Ils furent parmi les premières âmes vivantes sur la terre ; ils vinrent à l’existence le cinquième "jour" de création, en même temps que les créatures marines (Gn 1:20-23). Parmi les termes génériques employés dans la Bible pour désigner les oiseaux, le plus fréquent en hébreu est `ôph, dérivé du verbe "voler", qui s’emploie pour toutes les créatures ailées ou volantes (Gn 1:20-22). G. Driver écrit que `ôph "semble représenter le battement rythmé des ailes dans l’air et le déplacement qu’il produit".
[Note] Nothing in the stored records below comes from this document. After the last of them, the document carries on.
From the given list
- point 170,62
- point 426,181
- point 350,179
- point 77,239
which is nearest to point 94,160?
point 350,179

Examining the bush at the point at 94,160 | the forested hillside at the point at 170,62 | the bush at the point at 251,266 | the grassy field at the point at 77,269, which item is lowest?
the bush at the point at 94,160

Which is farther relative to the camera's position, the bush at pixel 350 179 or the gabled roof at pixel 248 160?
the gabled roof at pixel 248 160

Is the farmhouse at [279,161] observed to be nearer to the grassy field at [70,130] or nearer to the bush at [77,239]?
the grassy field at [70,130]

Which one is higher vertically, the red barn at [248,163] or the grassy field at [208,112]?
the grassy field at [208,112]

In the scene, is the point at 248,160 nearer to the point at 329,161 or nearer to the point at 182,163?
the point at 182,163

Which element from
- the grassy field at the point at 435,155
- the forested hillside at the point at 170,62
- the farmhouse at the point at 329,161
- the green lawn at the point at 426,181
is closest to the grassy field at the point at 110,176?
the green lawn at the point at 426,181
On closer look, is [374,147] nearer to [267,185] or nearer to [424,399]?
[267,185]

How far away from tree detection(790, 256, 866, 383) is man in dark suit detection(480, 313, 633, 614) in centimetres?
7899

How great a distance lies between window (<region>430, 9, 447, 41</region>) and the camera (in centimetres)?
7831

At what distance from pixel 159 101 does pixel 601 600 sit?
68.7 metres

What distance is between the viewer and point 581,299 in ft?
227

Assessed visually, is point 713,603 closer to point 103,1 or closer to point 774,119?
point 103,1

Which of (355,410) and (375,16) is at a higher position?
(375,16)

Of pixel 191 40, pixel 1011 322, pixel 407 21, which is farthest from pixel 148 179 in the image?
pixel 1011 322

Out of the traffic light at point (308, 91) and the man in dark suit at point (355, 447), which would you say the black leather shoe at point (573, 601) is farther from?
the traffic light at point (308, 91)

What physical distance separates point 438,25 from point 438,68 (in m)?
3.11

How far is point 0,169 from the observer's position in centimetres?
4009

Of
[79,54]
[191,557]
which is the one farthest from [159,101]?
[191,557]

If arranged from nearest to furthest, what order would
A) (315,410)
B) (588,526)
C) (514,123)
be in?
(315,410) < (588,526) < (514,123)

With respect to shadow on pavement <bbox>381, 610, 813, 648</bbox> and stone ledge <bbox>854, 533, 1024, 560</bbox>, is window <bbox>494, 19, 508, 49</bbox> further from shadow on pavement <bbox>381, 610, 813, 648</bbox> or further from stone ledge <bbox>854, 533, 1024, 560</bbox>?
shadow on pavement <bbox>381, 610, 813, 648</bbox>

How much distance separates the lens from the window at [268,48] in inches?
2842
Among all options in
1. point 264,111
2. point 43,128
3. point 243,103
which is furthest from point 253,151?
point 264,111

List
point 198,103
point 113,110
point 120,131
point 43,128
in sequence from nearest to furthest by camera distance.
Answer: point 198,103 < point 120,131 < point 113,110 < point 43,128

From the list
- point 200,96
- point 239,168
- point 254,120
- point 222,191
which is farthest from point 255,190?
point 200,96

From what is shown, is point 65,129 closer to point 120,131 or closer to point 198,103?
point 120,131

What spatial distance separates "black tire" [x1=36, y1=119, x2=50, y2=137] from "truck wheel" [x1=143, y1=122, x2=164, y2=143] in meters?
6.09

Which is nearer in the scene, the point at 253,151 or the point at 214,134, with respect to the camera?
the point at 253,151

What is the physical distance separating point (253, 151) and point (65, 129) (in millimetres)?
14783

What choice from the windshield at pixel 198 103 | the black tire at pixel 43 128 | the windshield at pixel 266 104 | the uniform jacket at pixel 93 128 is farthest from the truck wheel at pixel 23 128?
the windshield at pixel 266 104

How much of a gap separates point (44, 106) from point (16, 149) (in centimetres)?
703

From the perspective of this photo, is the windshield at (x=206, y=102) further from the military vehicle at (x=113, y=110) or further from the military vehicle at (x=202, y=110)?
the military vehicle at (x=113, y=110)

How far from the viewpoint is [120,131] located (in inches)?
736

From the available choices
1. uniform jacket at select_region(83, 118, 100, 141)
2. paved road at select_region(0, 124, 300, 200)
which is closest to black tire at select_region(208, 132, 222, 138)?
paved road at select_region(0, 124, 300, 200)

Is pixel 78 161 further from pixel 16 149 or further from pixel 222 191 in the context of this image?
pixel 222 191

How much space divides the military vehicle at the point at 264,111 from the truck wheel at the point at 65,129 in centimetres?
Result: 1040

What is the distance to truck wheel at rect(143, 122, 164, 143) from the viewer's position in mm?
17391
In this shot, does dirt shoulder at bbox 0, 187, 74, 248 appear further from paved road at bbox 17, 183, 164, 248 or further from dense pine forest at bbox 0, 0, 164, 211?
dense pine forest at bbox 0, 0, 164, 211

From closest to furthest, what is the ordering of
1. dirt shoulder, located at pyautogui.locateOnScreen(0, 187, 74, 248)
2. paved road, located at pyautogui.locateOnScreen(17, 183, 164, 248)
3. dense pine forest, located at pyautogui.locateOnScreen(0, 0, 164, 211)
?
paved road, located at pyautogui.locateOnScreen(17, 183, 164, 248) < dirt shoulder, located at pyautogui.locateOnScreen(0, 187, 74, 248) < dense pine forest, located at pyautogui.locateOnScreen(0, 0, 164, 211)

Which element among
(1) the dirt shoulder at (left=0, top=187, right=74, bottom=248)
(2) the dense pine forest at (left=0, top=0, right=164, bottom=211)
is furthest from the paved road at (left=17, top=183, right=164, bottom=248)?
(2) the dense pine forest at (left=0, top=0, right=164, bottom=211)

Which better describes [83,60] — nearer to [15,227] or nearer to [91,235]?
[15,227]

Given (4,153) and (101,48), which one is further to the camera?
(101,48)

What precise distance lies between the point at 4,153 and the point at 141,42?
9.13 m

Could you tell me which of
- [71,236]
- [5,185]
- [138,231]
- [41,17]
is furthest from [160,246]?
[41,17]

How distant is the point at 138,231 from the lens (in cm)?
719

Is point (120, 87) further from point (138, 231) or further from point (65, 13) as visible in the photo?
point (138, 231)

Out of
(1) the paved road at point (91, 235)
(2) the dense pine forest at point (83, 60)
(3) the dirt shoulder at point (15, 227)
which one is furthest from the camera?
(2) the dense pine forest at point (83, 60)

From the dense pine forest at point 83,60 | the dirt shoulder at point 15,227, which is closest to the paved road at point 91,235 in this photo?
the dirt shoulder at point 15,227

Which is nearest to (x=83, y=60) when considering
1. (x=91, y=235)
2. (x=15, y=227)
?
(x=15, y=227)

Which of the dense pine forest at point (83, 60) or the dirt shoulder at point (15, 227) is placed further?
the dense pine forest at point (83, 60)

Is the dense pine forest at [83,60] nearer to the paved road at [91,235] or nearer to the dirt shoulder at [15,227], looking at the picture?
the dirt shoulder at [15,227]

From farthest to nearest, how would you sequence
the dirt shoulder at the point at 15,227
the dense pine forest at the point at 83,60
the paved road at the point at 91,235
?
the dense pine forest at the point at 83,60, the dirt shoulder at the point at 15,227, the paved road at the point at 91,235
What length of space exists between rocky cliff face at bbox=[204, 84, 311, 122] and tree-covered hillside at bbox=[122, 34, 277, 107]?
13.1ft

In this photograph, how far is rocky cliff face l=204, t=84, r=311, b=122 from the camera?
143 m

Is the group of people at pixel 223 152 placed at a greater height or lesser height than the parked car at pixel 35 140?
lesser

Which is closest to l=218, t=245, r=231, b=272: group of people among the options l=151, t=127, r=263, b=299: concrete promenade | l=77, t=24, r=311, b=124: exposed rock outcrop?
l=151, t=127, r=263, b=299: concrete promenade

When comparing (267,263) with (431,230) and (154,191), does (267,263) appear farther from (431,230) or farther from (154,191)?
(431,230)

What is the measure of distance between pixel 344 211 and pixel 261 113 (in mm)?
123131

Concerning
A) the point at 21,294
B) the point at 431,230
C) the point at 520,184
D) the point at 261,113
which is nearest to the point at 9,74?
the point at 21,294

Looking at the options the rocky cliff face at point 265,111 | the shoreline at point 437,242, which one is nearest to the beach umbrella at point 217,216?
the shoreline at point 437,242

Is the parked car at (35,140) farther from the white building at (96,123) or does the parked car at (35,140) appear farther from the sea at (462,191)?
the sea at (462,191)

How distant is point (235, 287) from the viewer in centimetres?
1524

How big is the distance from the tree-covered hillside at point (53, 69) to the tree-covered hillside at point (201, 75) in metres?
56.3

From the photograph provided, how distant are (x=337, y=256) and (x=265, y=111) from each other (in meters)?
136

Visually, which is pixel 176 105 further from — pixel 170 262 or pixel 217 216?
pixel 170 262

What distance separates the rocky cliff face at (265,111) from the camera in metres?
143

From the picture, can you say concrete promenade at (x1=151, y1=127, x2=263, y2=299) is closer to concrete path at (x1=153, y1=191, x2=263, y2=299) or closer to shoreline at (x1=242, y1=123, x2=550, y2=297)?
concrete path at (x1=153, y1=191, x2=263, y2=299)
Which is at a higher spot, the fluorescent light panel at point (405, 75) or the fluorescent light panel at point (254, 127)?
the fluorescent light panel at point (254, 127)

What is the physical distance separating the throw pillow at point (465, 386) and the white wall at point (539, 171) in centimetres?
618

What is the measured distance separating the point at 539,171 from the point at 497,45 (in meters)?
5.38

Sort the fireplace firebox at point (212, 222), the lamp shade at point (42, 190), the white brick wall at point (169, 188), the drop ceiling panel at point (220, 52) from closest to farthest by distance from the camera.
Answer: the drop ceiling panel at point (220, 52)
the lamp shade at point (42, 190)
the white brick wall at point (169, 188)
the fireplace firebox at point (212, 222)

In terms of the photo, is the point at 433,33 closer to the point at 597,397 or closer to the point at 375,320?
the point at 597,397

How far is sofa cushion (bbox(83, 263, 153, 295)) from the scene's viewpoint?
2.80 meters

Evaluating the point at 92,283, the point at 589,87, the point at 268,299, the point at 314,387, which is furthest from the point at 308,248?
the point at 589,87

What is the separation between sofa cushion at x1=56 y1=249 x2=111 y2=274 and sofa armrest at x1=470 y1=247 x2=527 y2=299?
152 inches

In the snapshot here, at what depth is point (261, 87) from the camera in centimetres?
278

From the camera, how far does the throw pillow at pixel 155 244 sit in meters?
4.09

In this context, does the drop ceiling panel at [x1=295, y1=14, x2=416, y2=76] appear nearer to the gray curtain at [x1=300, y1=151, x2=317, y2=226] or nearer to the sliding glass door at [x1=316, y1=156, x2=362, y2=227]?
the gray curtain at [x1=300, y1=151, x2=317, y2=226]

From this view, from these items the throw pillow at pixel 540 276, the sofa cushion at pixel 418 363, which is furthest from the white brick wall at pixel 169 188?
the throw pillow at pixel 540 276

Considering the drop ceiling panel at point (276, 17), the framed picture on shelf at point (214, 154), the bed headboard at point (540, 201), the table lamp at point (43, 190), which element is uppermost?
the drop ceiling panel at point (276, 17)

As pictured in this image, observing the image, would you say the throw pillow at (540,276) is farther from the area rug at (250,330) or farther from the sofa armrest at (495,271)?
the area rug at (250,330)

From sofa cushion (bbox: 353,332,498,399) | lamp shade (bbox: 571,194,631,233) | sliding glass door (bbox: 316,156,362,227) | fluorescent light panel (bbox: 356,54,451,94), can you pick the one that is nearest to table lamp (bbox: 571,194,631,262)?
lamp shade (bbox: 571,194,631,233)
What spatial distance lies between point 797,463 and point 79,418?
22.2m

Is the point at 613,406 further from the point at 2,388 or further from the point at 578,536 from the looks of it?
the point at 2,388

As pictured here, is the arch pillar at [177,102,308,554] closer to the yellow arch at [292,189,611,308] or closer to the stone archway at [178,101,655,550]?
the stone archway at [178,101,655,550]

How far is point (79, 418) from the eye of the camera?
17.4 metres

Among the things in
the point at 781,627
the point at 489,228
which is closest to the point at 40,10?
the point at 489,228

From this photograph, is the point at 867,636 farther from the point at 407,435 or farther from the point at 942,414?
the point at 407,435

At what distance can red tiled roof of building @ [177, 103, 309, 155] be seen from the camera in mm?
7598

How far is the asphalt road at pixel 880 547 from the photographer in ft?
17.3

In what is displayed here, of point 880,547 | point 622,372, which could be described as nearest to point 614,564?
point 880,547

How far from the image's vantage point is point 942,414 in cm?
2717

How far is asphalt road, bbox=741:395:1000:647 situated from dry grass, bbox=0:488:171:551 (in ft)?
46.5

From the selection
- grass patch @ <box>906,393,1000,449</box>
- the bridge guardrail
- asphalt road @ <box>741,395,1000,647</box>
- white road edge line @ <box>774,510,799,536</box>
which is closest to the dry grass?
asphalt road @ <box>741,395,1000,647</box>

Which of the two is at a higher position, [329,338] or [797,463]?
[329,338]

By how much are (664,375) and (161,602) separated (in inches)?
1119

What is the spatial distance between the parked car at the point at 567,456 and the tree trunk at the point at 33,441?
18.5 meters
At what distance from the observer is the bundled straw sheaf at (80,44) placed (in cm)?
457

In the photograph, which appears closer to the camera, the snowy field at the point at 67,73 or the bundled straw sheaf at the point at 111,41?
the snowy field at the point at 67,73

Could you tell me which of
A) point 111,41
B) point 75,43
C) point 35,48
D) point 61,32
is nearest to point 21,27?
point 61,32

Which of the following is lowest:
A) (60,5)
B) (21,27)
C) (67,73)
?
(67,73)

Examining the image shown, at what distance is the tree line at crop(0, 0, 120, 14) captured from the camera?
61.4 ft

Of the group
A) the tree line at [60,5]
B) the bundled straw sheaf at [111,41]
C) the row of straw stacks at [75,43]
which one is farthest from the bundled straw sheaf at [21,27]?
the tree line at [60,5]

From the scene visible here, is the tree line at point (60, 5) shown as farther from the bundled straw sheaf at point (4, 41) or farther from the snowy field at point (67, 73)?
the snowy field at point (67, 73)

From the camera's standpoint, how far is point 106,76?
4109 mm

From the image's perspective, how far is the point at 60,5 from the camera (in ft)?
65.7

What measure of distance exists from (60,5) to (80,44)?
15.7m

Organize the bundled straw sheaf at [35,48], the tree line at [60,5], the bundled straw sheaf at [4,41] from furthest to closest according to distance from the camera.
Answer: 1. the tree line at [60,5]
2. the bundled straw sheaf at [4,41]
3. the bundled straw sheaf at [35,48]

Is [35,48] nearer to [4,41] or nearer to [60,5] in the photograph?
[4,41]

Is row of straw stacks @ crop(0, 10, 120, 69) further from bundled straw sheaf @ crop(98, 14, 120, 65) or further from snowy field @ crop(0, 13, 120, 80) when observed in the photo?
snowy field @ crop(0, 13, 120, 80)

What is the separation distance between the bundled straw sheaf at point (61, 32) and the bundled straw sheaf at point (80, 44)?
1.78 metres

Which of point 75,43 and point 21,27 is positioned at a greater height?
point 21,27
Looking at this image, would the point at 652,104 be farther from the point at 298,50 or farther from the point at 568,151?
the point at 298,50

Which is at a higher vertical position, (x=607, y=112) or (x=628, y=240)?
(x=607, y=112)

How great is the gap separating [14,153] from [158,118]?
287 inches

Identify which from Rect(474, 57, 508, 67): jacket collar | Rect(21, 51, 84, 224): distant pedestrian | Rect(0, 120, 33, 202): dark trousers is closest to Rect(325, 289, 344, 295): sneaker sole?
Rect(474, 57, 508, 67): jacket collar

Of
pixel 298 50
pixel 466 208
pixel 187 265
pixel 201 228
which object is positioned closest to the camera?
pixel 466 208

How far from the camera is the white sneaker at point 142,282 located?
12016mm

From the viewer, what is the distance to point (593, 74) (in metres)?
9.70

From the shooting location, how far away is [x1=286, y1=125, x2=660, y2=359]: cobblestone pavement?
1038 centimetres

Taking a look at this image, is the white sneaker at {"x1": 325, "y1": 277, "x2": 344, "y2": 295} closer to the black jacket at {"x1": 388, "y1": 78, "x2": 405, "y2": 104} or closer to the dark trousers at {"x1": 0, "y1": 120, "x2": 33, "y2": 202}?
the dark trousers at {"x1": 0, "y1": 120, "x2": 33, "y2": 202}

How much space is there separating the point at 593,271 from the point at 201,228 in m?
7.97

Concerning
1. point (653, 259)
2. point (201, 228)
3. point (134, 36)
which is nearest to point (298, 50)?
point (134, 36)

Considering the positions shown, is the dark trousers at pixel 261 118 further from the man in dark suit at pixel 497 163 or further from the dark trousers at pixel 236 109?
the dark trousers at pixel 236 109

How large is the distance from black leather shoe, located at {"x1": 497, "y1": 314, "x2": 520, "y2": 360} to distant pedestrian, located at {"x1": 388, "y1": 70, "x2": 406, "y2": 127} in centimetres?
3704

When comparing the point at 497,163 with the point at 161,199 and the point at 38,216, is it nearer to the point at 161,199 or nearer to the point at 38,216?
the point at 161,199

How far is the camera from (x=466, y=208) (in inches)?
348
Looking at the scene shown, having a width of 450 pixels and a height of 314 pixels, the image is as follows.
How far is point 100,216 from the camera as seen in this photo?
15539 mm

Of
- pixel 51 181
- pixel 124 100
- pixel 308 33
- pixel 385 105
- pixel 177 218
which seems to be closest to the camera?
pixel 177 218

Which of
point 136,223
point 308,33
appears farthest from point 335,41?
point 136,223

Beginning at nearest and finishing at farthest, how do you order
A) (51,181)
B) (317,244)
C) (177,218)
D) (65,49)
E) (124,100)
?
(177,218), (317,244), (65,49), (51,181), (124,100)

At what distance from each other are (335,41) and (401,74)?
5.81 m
Non seulement le terme incluait tous les oiseaux (Gn 9:10; Lv 1:14; 7:26), par exemple les cailles (Ps 78:27 ; comparer avec Ex 16:13) et aussi les charognards (1S 17:44, 46; 2S 21:10), mais il pouvait tout autant s’appliquer aux insectes ailés, qui font partie des créatures "pullulantes" [héb. : shèrèts] ailées (Lv 11:13, 20-23; Dt 14:19). L’hébreu tsippôr, qui se retrouve aussi dans un grand nombre de textes, est un autre terme générique qui s’applique aux oiseaux en général (Gn 7:14). Un troisième terme hébreu, `ayit, s’applique uniquement aux oiseaux de proie.